With the advent of e-commerce and its increasing user population, large companies with shipping services like Amazon and FedEx require various systems to understand their flow of packages for pipeline analysis and optimization. One important process is counting the number of packages flowing through a particular pipeline, such as a delivery loading window or warehouse storage. Counting packages can be tedious and prone to error when done manually. Thus, we want to leverage deep-learning to create an efficient and accurate computer vision solution for automated package counting. This idea originated from Jorge, who worked on a similar problem at a company for a particular client. The client provided footage of a truck being manually loaded with packages and requested a 90% accuracy for the amount of packages being loaded. Jorge originally faced the problem with a more traditional computer vision solution, however he believes that we can get better performance from using deep-learning methods. We thought this was an interesting problem to tackle with the unique data from provided footage, so we all agreed in working on this project. We will be exploring solutions to this problem by researching and augmenting Faster R-CNN for bounding box prediction and the SORT algorithm for the package counting.

Related Work:

Are you aware of any, or is there any prior work that you drew on to do your project?
There is a project from bharath5673 on GitHub that detects and tracks vehicles on a video stream and counts those going through a defined line. It uses the OpenCV-dnn implementation of YOLOv3 with pretrained weights on the MS COCO dataset for object detection, and SORT, a simple online and real-time tracking algorithm, for tracking vehicles across different video frames.
In our task, we are also considering using the Faster R-CNN algorithm for object detection. We will use the PyTorch version of pre-trained Faster R-CNN on COCO train2017. We will fine-tune all parameters of the model using our own dataset.
List of URLs:
link
link

Data:

The data is a series of videos of packages being passed from one place to another. They come from a package delivery company in Chile.
There are approximately 20 hours of video where you can see more than 3000 packages pass. The processing is relatively fast; probably, there is no processing to be made. However, it is necessary to label some video frames.

Methodology:

Since our main task is object detection, we will consider Faster R-CNN as our network architecture. It has a region proposal network together with another network that predicts object class and corresponding bounding box coordinates.

Metrics:

What experiments do you plan to run?
Since we need to label some video frames, important tests will be to analyze how the detector performance improves based on the number of training examples. We will also need to test the moments in the video where two or more packages are placed on top of each other, when packages are returned, and when people get under the camera.

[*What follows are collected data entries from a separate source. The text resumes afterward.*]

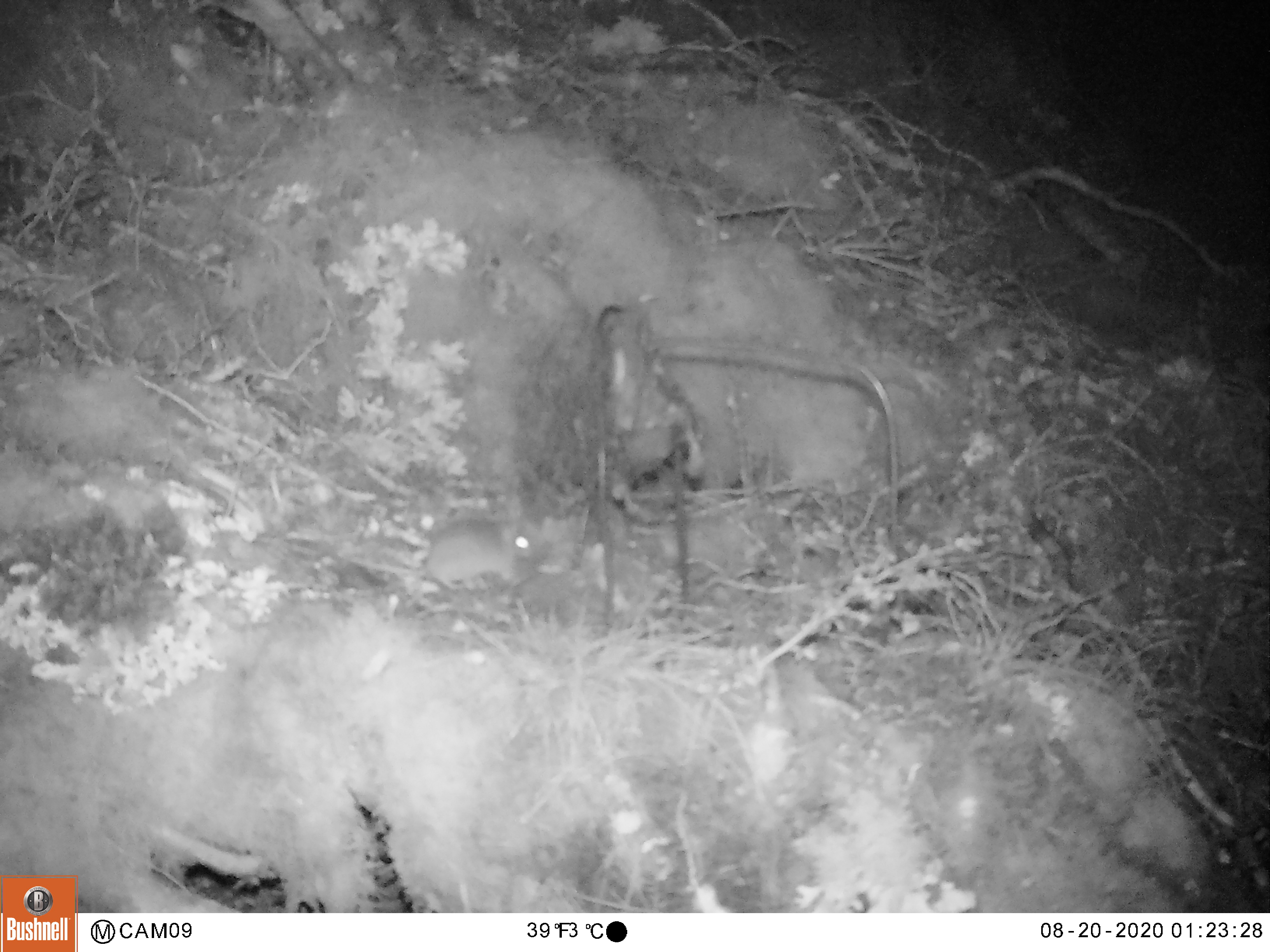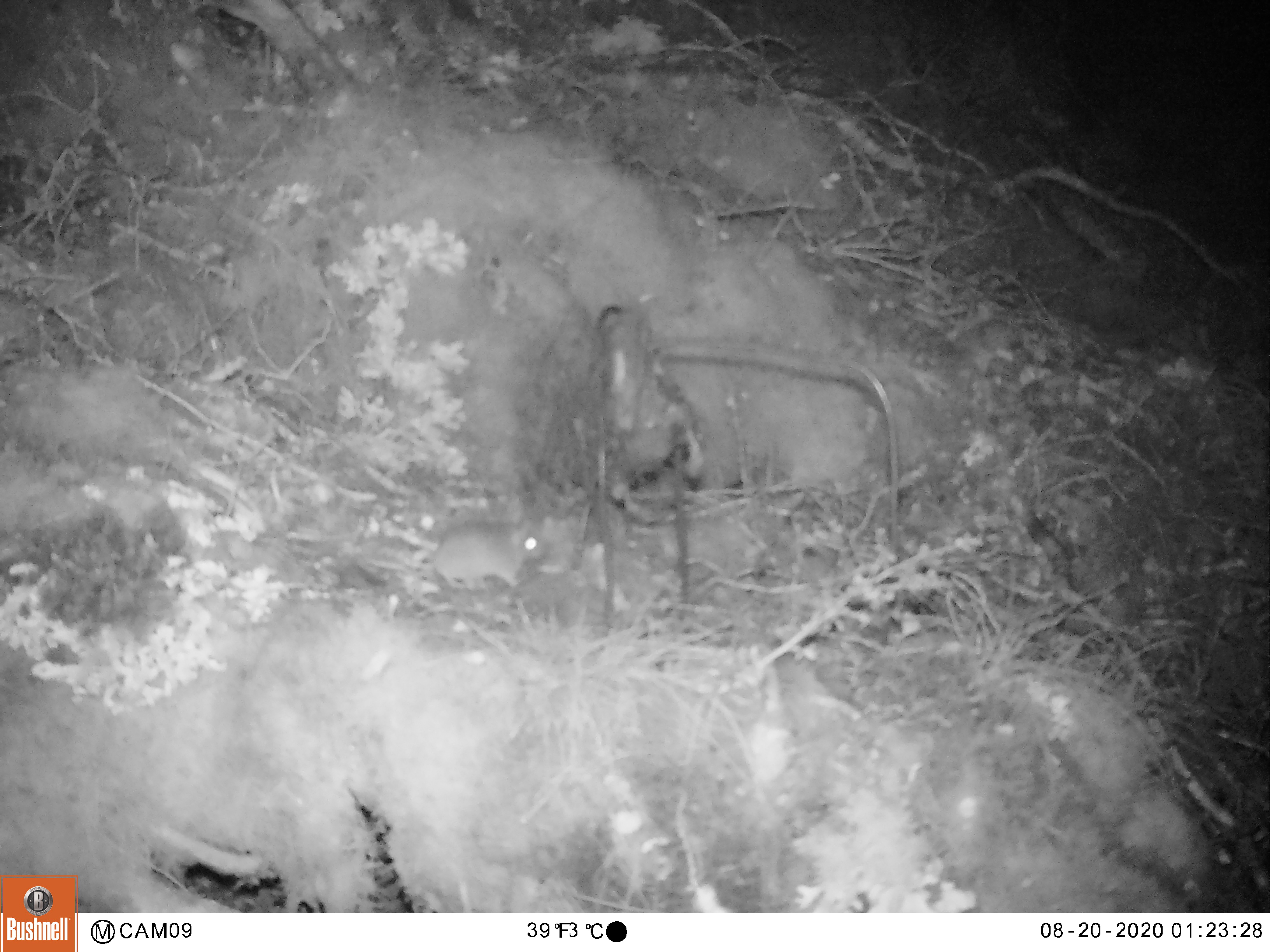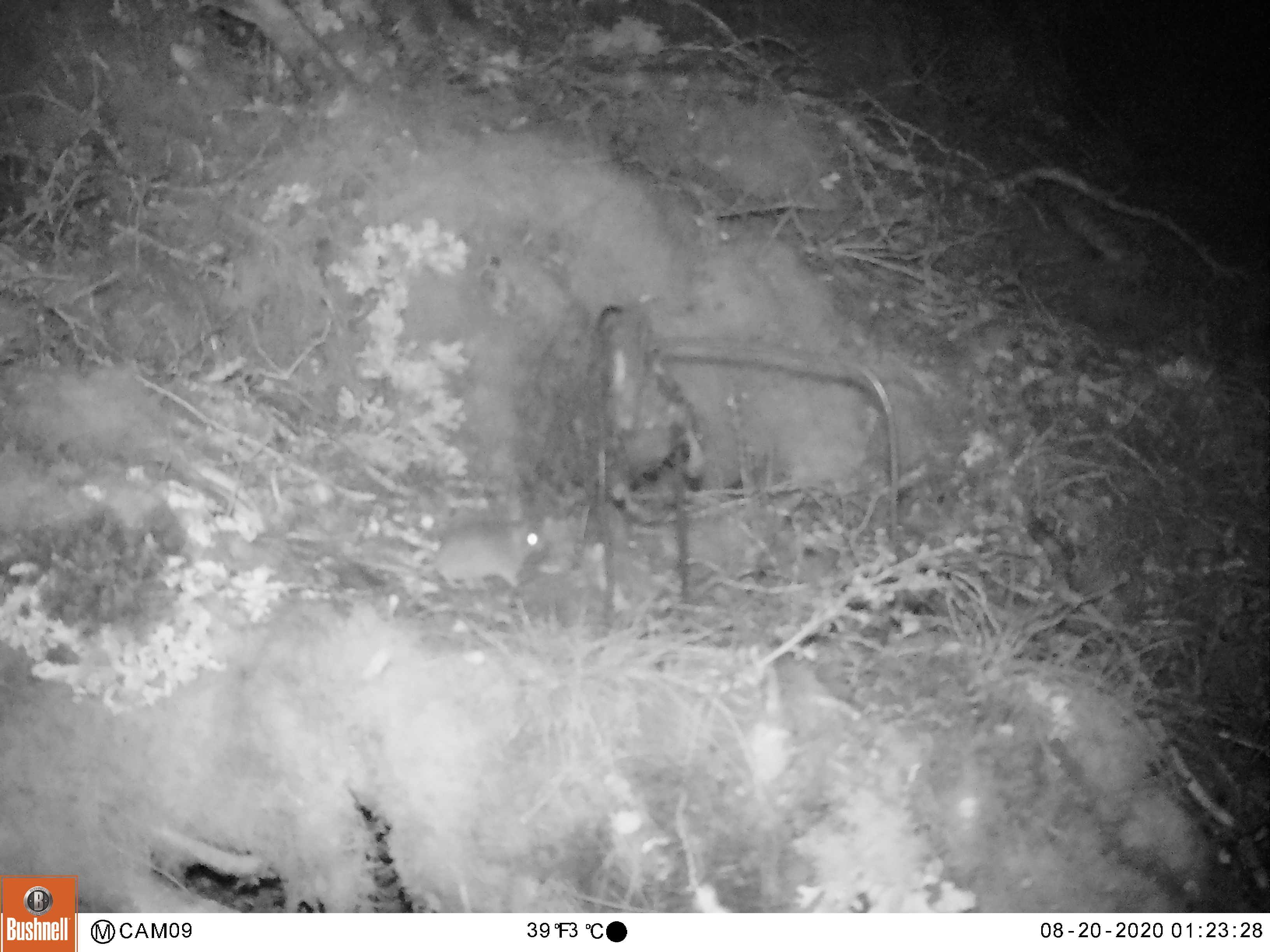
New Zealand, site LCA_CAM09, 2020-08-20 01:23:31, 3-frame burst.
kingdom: Animalia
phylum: Chordata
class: Mammalia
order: Rodentia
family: Muridae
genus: Mus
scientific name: Mus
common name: mouse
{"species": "mouse (Mus)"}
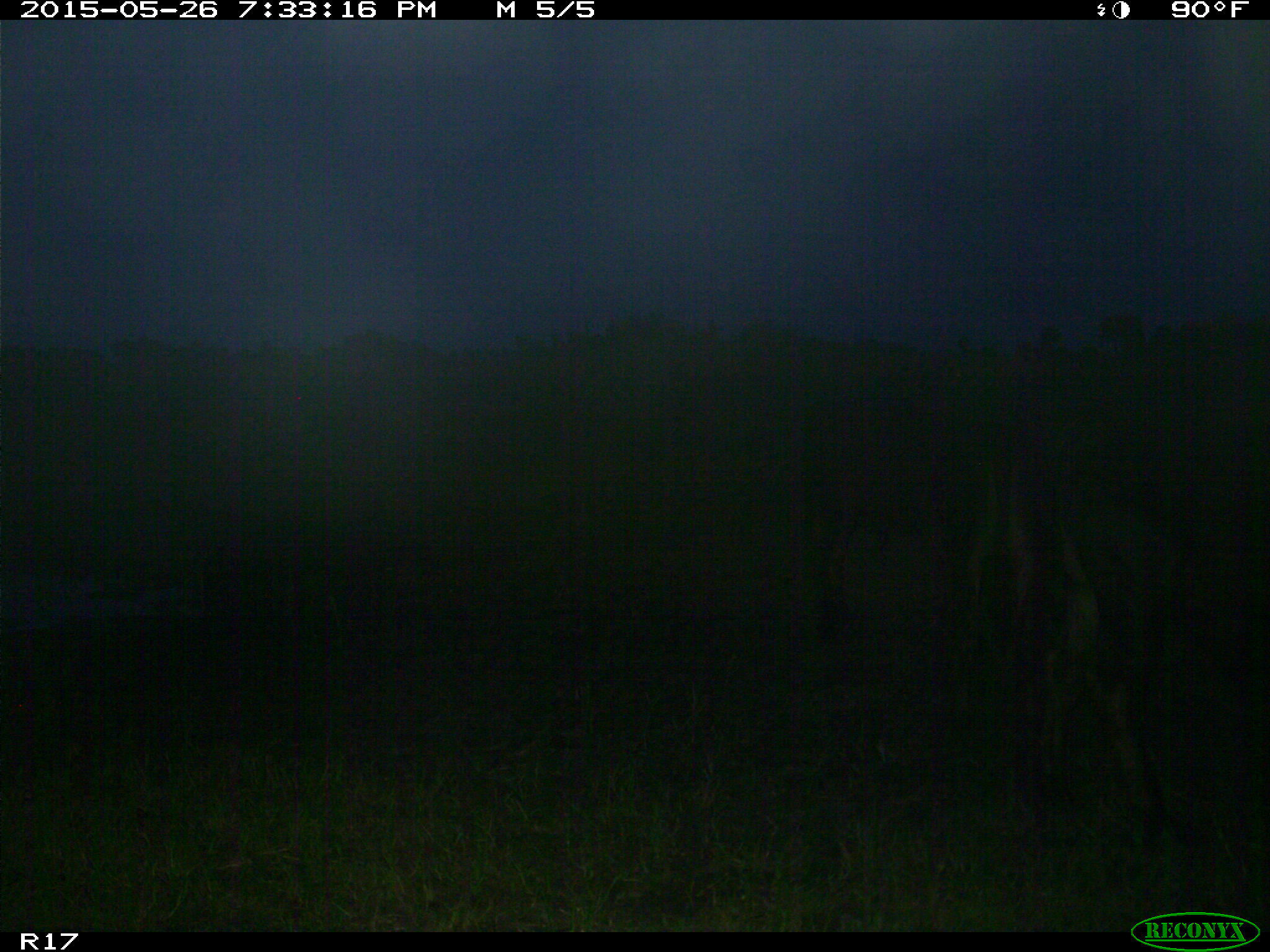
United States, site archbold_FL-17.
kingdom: Animalia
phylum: Chordata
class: Mammalia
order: Artiodactyla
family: Bovidae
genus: Bos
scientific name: Bos taurus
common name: domestic cow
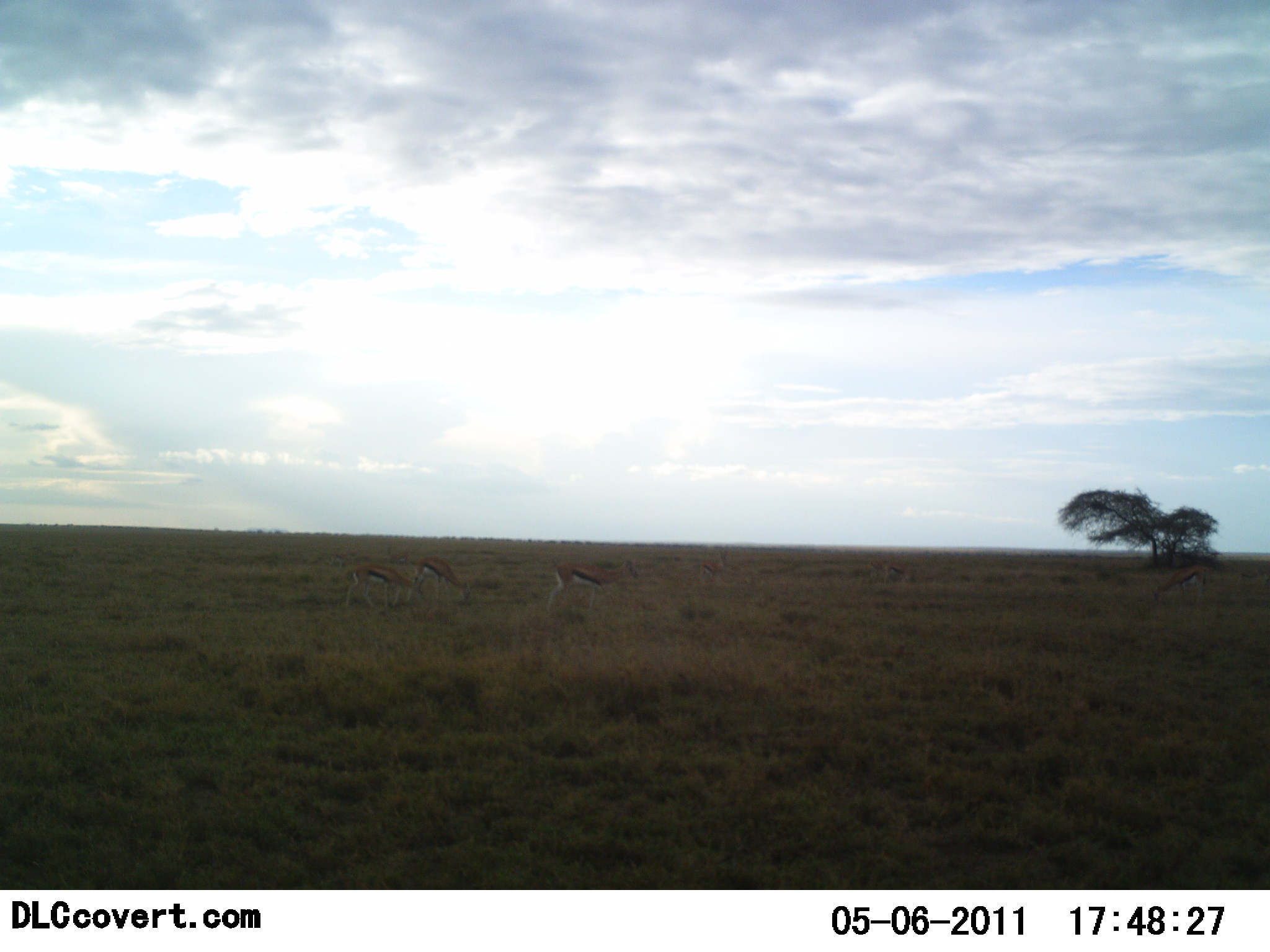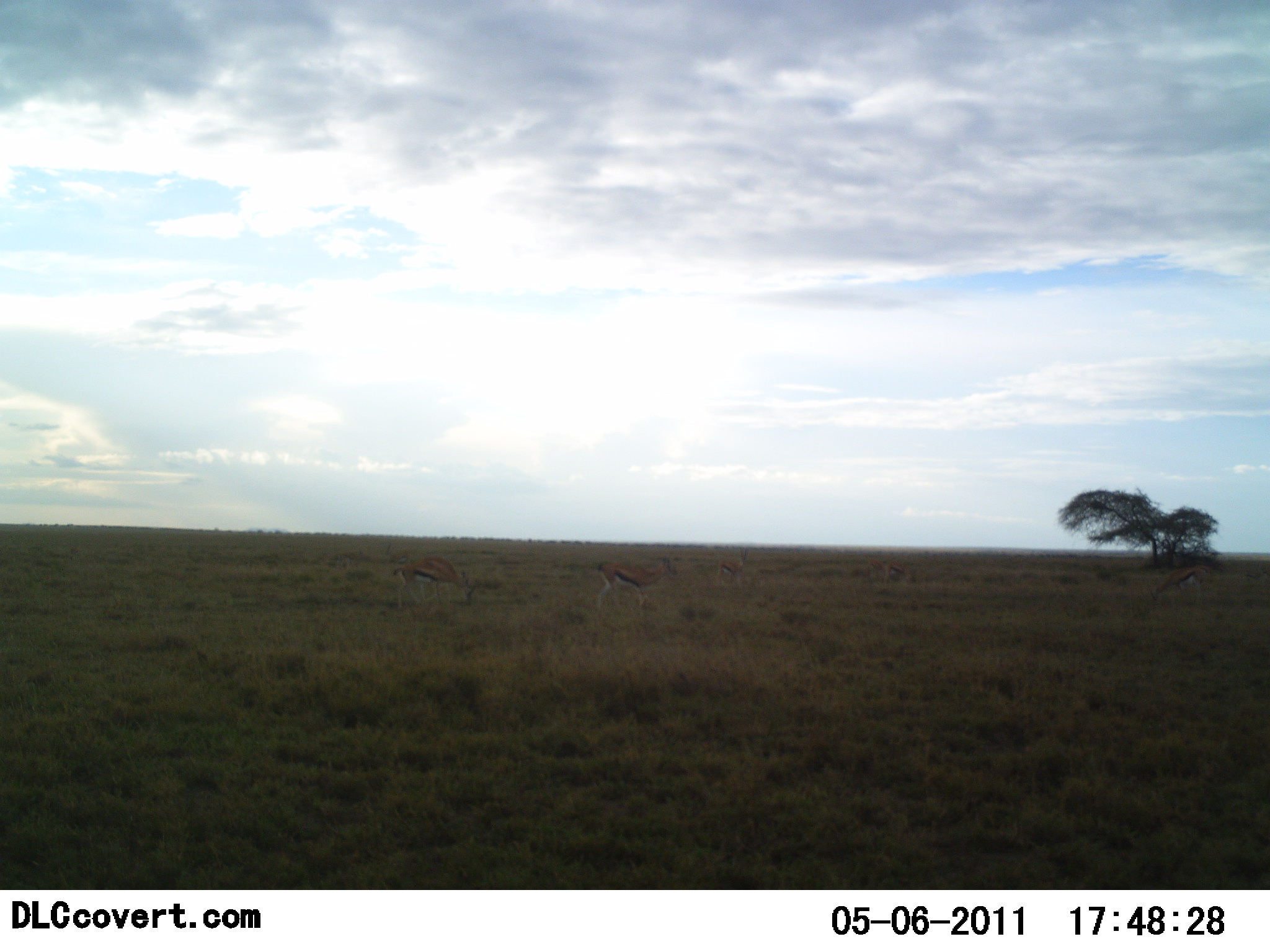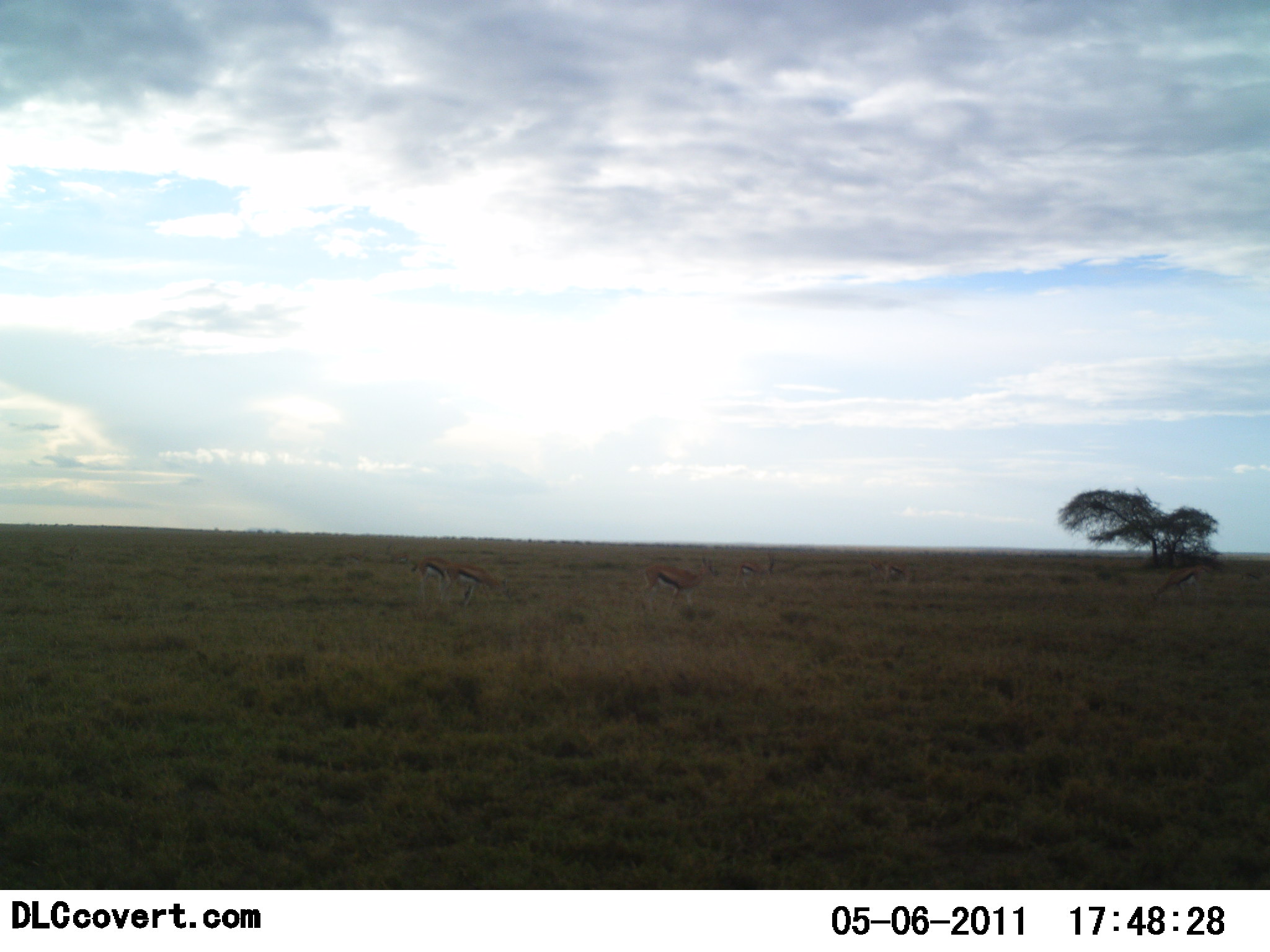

If you are doing something new, explain how you will assess your model’s performance.
It is possible for the classification or object detection problem to assess it with accuracy, precision, and recall. However, the most important metric to evaluate the program's success will consider the number of packages that pass in the system end-to-end since this is the final purpose.

What are your base, target, and stretch goals?
Base: count 80% of the packages in the test set
Target: count 85% of the packages in the test set
Stretch: count 90% or more of the packages in the test set

Ethics:

Why is Deep Learning a good approach to this problem?
One of the most difficult aspects of our problem is that the packages can have arbitrary shapes, colors and textures. The packages are also being handled by hand in our footage, so we will also have to deal with transformations, rotations, and obfuscations. Thus, in order to increase our accuracy, using deep learning methods will allow us to accurately detect more general packages as opposed to traditional computer vision techniques.

What is your dataset? Are there any concerns about how it was collected, or labeled? Is it representative? What kind of underlying historical or societal biases might it contain?
Our dataset is composed of footage of packages being loaded into a truck be hand. These packages may contain shipping labels on them that may disclose the address of the recipients. This can be a violation of privacy if the labels are clearly legible. In our particular dataset, the camera is a little far away from the actual packages, so reading the labels may be hard. However, this is something to keep in mind in the future if the cameras are closer to the packages in a particular scenario while collecting training data.